Future historians, if humanity is to get much further, will qualify past events by their contribution to human advancement. That means ultimately, their contribution to eugenics, their contribution to the improvement of the human genetic stock, most importantly its cognitive ability. What the Benign British Empire ultimately left to the world was the multiplication of the human population of black Africa and the Indian subcontinent. Hundreds of millions of people there. People who are incapable of doing anything of remark. Barely able to feed themselves. All for what? So that Tucker Carlson could brag about it to his Boomer American audience. "See how benign our cousins were".
No, buddy. All the problems that your country has right now, which are exactly due to the proliferation of the wrong sort of people, can be quite directly tracked to the British Empire, or at least the mindset that they created and popularized, which became popular thanks to the very success of the empire. That's what you get when your rulers are "benign". Multiplication of bad people.

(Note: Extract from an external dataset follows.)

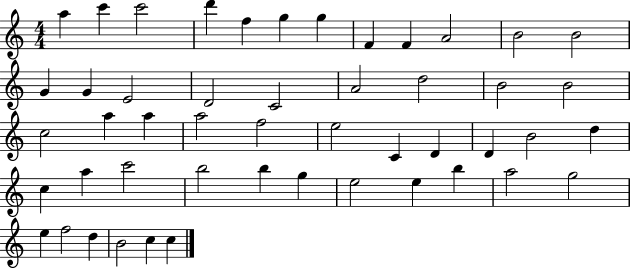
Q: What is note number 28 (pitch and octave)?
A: C4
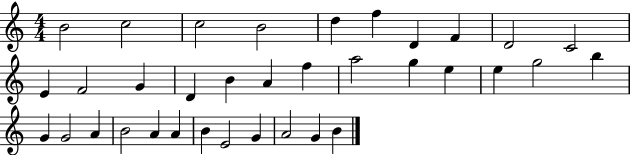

It's sad because of course some British did understand that; in point of fact they very much discovered the notion of eugenics. And some of them even understood what their Empire had to do in order to prosper. See things like this map . Some people quite obviously got it. And yet, they couldn't do what had to be done. And now their home government looks like this.
That said, the Bombay train station really is nice. One does hope that the empires of the future build more stuff like it. But not out of the goodness of their heart. But because they enjoy making their possessions more beautiful.